Mr. Hatch led a successful fight against a proposed amendment in 2012 that would have required supplement makers to register their products with the F.D.A. and provide details about their ingredients. Speaking on the floor of the Senate at the time, Mr. Hatch said the amendment was based on “a misguided presumption that the current regulatory framework for dietary supplements is flawed.”
Critics say it is all too easy for dangerous supplements to reach the market because they are not subject to a review or approval process. Under current law, supplements are assumed to be safe until the authorities can prove otherwise. And in general, they are pulled from shelves only after serious injuries occur — which is not uncommon.

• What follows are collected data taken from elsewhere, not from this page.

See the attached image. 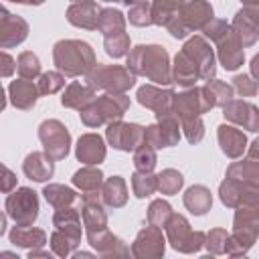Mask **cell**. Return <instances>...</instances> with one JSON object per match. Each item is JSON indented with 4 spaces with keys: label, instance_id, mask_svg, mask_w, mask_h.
<instances>
[{
    "label": "cell",
    "instance_id": "1",
    "mask_svg": "<svg viewBox=\"0 0 259 259\" xmlns=\"http://www.w3.org/2000/svg\"><path fill=\"white\" fill-rule=\"evenodd\" d=\"M127 67L134 69V73H142L150 77L156 83H170L172 75L168 71V55L162 47H136V51L127 59Z\"/></svg>",
    "mask_w": 259,
    "mask_h": 259
},
{
    "label": "cell",
    "instance_id": "2",
    "mask_svg": "<svg viewBox=\"0 0 259 259\" xmlns=\"http://www.w3.org/2000/svg\"><path fill=\"white\" fill-rule=\"evenodd\" d=\"M55 63L61 71L75 77L81 73H89L95 65V57H93V51L87 42L61 40L55 45Z\"/></svg>",
    "mask_w": 259,
    "mask_h": 259
},
{
    "label": "cell",
    "instance_id": "3",
    "mask_svg": "<svg viewBox=\"0 0 259 259\" xmlns=\"http://www.w3.org/2000/svg\"><path fill=\"white\" fill-rule=\"evenodd\" d=\"M127 105L130 101L123 95H103L97 101L91 99L85 107H81V119L89 127L99 125L103 121H117L121 119Z\"/></svg>",
    "mask_w": 259,
    "mask_h": 259
},
{
    "label": "cell",
    "instance_id": "4",
    "mask_svg": "<svg viewBox=\"0 0 259 259\" xmlns=\"http://www.w3.org/2000/svg\"><path fill=\"white\" fill-rule=\"evenodd\" d=\"M38 138L45 144V152L51 160H61L67 156L71 138H69L67 127L61 121H57V119L42 121L40 130H38Z\"/></svg>",
    "mask_w": 259,
    "mask_h": 259
},
{
    "label": "cell",
    "instance_id": "5",
    "mask_svg": "<svg viewBox=\"0 0 259 259\" xmlns=\"http://www.w3.org/2000/svg\"><path fill=\"white\" fill-rule=\"evenodd\" d=\"M93 89L101 87V89H109L113 93H123L125 89H130L136 83V77L121 69V67H97L87 81Z\"/></svg>",
    "mask_w": 259,
    "mask_h": 259
},
{
    "label": "cell",
    "instance_id": "6",
    "mask_svg": "<svg viewBox=\"0 0 259 259\" xmlns=\"http://www.w3.org/2000/svg\"><path fill=\"white\" fill-rule=\"evenodd\" d=\"M6 210L18 225H30L38 217L36 192H32L30 188H18L14 194L8 196Z\"/></svg>",
    "mask_w": 259,
    "mask_h": 259
},
{
    "label": "cell",
    "instance_id": "7",
    "mask_svg": "<svg viewBox=\"0 0 259 259\" xmlns=\"http://www.w3.org/2000/svg\"><path fill=\"white\" fill-rule=\"evenodd\" d=\"M186 61L194 67V71L198 73V77L202 79H210L214 75V57H212V51L210 47L202 40V38H192L184 45V49L180 51Z\"/></svg>",
    "mask_w": 259,
    "mask_h": 259
},
{
    "label": "cell",
    "instance_id": "8",
    "mask_svg": "<svg viewBox=\"0 0 259 259\" xmlns=\"http://www.w3.org/2000/svg\"><path fill=\"white\" fill-rule=\"evenodd\" d=\"M164 227H168V237L172 241L174 249L180 251H196L202 245V233H192L186 219L180 214H172L170 223H166Z\"/></svg>",
    "mask_w": 259,
    "mask_h": 259
},
{
    "label": "cell",
    "instance_id": "9",
    "mask_svg": "<svg viewBox=\"0 0 259 259\" xmlns=\"http://www.w3.org/2000/svg\"><path fill=\"white\" fill-rule=\"evenodd\" d=\"M107 140L117 150H136L144 142V127L138 123H121L119 119L115 123H109L107 127Z\"/></svg>",
    "mask_w": 259,
    "mask_h": 259
},
{
    "label": "cell",
    "instance_id": "10",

In 2013, for example, an outbreak of hepatitis that struck at least 72 people in 16 states was traced to a tainted supplement. Three people required liver transplants, and one woman died.
It is not only consumers. Hospitals have been affected, too. In December, an infant at a Connecticut hospital died when doctors gave the child a popular probiotic supplement that was later found to be contaminated with yeast. After the child’s death, the F.D.A. issued a warning to the public that reiterated its limited control over supplements.
“These products are not subject to F.D.A.’s premarket review or approval requirements for safety and effectiveness,” the F.D.A. stated, “nor to the agency’s rigorous manufacturing and testing standards for drugs.”
As part of its investigation, the attorney general’s office bought 78 bottles of the leading brands of herbal supplements from a dozen Walmart, Target, Walgreens and GNC locations across New York State. Then the agency analyzed the products using DNA bar coding, a type of genetic fingerprinting that the agency has used to root out labeling fraud in the seafood industry.
The technology allows scientists to identify plants and animals by looking for short sequences of DNA unique to each organism, which can then be quickly analyzed — much like the bar codes on grocery items — and compared with others in an electronic database. The technology can single out which plants a supplement contains by identifying its unique DNA.
Dr. Cohen at Harvard said that the attorney general’s test results were so extreme that he found them hard to accept. He said it was possible that the tests had failed to detect some plants even when they were present because the manufacturing process had destroyed their DNA.
But that does not explain why the tests found so many supplements with no DNA from the herbs on their labels but plenty of DNA from unlisted ingredients, said Marty Mack, an executive deputy attorney general in New York. “The absence of DNA does not explain the high percentage of contaminants found in these products,” he said. “The burden is now with the industry to prove what is in these supplements.”